**SHORT PROBLEM:**
Copy out every one of the entries below word for word, with nothing changed.

╭─ RECORD SET

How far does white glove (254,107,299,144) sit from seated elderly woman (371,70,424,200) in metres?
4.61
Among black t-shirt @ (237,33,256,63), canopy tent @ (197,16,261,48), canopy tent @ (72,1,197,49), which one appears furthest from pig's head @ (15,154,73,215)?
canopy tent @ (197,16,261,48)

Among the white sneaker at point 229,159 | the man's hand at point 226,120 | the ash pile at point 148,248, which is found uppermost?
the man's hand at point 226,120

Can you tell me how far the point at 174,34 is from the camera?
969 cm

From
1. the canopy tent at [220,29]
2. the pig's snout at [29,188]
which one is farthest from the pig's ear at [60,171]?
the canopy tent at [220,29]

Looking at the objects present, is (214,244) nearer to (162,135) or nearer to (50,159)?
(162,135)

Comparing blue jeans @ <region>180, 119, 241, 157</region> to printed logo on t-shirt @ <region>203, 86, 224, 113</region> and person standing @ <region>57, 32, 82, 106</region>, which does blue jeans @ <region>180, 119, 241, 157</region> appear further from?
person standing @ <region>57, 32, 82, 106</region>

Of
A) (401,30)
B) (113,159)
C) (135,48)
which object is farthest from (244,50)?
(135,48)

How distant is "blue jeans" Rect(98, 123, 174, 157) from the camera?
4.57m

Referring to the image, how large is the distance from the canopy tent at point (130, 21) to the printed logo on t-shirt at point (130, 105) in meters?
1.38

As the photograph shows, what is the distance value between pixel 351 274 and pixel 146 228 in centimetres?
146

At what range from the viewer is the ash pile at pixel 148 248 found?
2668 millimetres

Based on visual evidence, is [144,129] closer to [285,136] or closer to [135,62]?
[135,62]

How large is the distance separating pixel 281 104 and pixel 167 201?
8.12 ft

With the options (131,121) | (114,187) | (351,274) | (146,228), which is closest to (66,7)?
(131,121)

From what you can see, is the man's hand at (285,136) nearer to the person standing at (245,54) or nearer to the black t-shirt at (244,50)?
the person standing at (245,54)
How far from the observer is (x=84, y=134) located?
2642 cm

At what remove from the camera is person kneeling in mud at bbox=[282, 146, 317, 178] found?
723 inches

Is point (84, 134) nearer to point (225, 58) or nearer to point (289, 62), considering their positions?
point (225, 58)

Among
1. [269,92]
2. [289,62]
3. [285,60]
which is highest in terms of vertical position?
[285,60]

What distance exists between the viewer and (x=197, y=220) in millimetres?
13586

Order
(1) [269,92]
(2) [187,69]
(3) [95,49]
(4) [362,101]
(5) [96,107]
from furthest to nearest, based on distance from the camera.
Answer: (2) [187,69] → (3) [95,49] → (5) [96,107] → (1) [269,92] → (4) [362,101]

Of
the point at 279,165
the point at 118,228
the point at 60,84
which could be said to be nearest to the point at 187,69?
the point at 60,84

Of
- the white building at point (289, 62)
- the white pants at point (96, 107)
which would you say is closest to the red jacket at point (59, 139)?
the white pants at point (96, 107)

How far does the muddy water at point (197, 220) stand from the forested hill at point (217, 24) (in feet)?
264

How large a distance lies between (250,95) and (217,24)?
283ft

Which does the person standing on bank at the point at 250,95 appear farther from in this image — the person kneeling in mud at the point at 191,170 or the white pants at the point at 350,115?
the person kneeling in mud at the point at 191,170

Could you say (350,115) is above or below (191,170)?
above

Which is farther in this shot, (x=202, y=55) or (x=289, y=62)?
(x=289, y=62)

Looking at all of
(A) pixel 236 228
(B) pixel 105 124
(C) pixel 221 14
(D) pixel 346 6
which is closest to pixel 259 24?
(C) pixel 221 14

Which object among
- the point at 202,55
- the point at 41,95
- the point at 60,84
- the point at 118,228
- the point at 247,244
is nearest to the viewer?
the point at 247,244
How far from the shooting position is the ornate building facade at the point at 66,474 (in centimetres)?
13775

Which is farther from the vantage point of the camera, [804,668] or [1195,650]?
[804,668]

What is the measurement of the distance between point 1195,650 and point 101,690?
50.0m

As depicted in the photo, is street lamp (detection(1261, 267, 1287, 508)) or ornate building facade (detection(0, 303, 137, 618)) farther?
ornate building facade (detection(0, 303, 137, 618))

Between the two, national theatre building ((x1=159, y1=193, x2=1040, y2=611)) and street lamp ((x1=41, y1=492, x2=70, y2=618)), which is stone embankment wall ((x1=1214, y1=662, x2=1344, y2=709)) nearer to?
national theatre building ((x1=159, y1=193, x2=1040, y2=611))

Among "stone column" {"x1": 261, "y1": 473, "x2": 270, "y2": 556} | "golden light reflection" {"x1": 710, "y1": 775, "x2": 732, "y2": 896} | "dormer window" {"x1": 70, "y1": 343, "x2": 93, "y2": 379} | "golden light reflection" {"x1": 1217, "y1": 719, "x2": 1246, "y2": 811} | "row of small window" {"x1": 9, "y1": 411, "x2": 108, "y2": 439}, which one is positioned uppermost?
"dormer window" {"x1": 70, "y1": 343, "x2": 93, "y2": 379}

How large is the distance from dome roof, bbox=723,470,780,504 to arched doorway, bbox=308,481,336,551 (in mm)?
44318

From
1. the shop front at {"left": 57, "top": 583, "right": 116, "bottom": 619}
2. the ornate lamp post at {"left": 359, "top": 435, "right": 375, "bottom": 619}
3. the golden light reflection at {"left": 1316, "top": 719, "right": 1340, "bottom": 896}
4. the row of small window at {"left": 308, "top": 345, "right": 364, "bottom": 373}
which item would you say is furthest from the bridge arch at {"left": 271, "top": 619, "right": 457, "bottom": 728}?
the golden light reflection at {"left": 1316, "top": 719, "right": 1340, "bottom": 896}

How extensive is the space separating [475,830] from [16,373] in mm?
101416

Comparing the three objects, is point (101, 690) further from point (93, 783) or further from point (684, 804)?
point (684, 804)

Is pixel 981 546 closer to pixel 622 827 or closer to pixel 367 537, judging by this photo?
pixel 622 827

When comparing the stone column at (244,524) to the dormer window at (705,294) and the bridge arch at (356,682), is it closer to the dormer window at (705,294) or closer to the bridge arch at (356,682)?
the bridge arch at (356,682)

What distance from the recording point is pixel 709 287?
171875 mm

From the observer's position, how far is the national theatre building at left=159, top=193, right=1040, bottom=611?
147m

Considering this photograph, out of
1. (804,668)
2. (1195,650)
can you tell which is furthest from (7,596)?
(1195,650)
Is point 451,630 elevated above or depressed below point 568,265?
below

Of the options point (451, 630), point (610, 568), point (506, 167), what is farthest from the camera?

╰─

**ANSWER FOR THIS EXERCISE:**
How far does white glove (254,107,299,144) sit from seated elderly woman (371,70,424,200) in metres?
4.61
Among black t-shirt @ (237,33,256,63), canopy tent @ (197,16,261,48), canopy tent @ (72,1,197,49), which one appears furthest from pig's head @ (15,154,73,215)?
canopy tent @ (197,16,261,48)

Among the white sneaker at point 229,159 | the man's hand at point 226,120 | the ash pile at point 148,248, which is found uppermost?
the man's hand at point 226,120

Can you tell me how far the point at 174,34 is from the camera?
969 cm

From
1. the canopy tent at [220,29]
2. the pig's snout at [29,188]
which one is farthest from the pig's ear at [60,171]?
the canopy tent at [220,29]

Looking at the objects present, is (214,244) nearer to (162,135) or nearer to (50,159)?
(162,135)

Comparing blue jeans @ <region>180, 119, 241, 157</region> to printed logo on t-shirt @ <region>203, 86, 224, 113</region> and person standing @ <region>57, 32, 82, 106</region>, which does blue jeans @ <region>180, 119, 241, 157</region> appear further from?
person standing @ <region>57, 32, 82, 106</region>

Of
A) (401,30)
B) (113,159)
C) (135,48)
which object is farthest from (244,50)?
(135,48)

How distant is "blue jeans" Rect(98, 123, 174, 157) from the camera?
4.57m

Referring to the image, how large is the distance from the canopy tent at point (130, 21) to the printed logo on t-shirt at point (130, 105) in meters?
1.38

As the photograph shows, what is the distance value between pixel 351 274 and pixel 146 228 in centimetres?
146

At what range from the viewer is the ash pile at pixel 148 248 found?
2668 millimetres

Based on visual evidence, is [144,129] closer to [285,136] or closer to [135,62]?
[135,62]

How large is the distance separating pixel 281 104 and pixel 167 201?
8.12 ft

With the options (131,121) | (114,187) | (351,274) | (146,228), which is closest to (66,7)?
(131,121)

From what you can see, is the man's hand at (285,136) nearer to the person standing at (245,54) or nearer to the black t-shirt at (244,50)?
the person standing at (245,54)
How far from the observer is (x=84, y=134) located?
2642 cm

At what remove from the camera is person kneeling in mud at bbox=[282, 146, 317, 178] found?
723 inches

Is point (84, 134) nearer to point (225, 58) or nearer to point (289, 62), considering their positions?
point (225, 58)

Among
1. [269,92]
2. [289,62]
3. [285,60]
which is highest in terms of vertical position?
[285,60]

What distance exists between the viewer and (x=197, y=220) in millimetres?
13586

Order
(1) [269,92]
(2) [187,69]
(3) [95,49]
(4) [362,101]
(5) [96,107]
from furthest to nearest, based on distance from the camera.
Answer: (2) [187,69] → (3) [95,49] → (5) [96,107] → (1) [269,92] → (4) [362,101]

Of
the point at 279,165
the point at 118,228
the point at 60,84
which could be said to be nearest to the point at 187,69?
the point at 60,84

Of
- the white building at point (289, 62)
- the white pants at point (96, 107)
which would you say is closest to the red jacket at point (59, 139)?
the white pants at point (96, 107)

How far does the muddy water at point (197, 220) stand from the forested hill at point (217, 24) (in feet)?
264

How large a distance lies between (250,95) and (217,24)?
283ft

Which does the person standing on bank at the point at 250,95 appear farther from in this image — the person kneeling in mud at the point at 191,170 or the white pants at the point at 350,115?
the person kneeling in mud at the point at 191,170

Could you say (350,115) is above or below (191,170)?
above

Which is farther in this shot, (x=202, y=55) or (x=289, y=62)?
(x=289, y=62)

Looking at all of
(A) pixel 236 228
(B) pixel 105 124
(C) pixel 221 14
(D) pixel 346 6
which is closest to pixel 259 24?
(C) pixel 221 14

Which object among
- the point at 202,55
- the point at 41,95
- the point at 60,84
- the point at 118,228
- the point at 247,244
is nearest to the viewer?
the point at 247,244
How far from the shooting position is the ornate building facade at the point at 66,474 (in centimetres)?
13775

Which is farther from the vantage point of the camera, [804,668] or [1195,650]?
[804,668]

What is the measurement of the distance between point 1195,650 and point 101,690?
50.0m

As depicted in the photo, is street lamp (detection(1261, 267, 1287, 508)) or ornate building facade (detection(0, 303, 137, 618)) farther?
ornate building facade (detection(0, 303, 137, 618))

Between the two, national theatre building ((x1=159, y1=193, x2=1040, y2=611)) and street lamp ((x1=41, y1=492, x2=70, y2=618)), which is stone embankment wall ((x1=1214, y1=662, x2=1344, y2=709)) nearer to?
national theatre building ((x1=159, y1=193, x2=1040, y2=611))

Among "stone column" {"x1": 261, "y1": 473, "x2": 270, "y2": 556} | "golden light reflection" {"x1": 710, "y1": 775, "x2": 732, "y2": 896} | "dormer window" {"x1": 70, "y1": 343, "x2": 93, "y2": 379} | "golden light reflection" {"x1": 1217, "y1": 719, "x2": 1246, "y2": 811} | "row of small window" {"x1": 9, "y1": 411, "x2": 108, "y2": 439}, which one is positioned uppermost?
"dormer window" {"x1": 70, "y1": 343, "x2": 93, "y2": 379}

How large is the distance from dome roof, bbox=723,470,780,504 to arched doorway, bbox=308,481,336,551 (in mm)?
44318

From
1. the shop front at {"left": 57, "top": 583, "right": 116, "bottom": 619}
2. the ornate lamp post at {"left": 359, "top": 435, "right": 375, "bottom": 619}
3. the golden light reflection at {"left": 1316, "top": 719, "right": 1340, "bottom": 896}
4. the row of small window at {"left": 308, "top": 345, "right": 364, "bottom": 373}
which item would you say is furthest from the bridge arch at {"left": 271, "top": 619, "right": 457, "bottom": 728}?
the golden light reflection at {"left": 1316, "top": 719, "right": 1340, "bottom": 896}

How extensive is the space separating [475,830] from [16,373] in mm?
101416

Comparing the three objects, is point (101, 690) further from point (93, 783) or further from point (684, 804)?
point (684, 804)

Is pixel 981 546 closer to pixel 622 827 or closer to pixel 367 537, judging by this photo?
pixel 622 827

When comparing the stone column at (244,524) to the dormer window at (705,294) and the bridge arch at (356,682), is it closer to the dormer window at (705,294) or closer to the bridge arch at (356,682)?
the bridge arch at (356,682)

What distance from the recording point is pixel 709 287?
171875 mm

From the observer's position, how far is the national theatre building at left=159, top=193, right=1040, bottom=611?
147m

Considering this photograph, out of
1. (804,668)
2. (1195,650)
can you tell which is furthest from (7,596)?
(1195,650)
Is point 451,630 elevated above or depressed below point 568,265?
below

Of the options point (451, 630), point (610, 568), point (506, 167), what is farthest from the camera?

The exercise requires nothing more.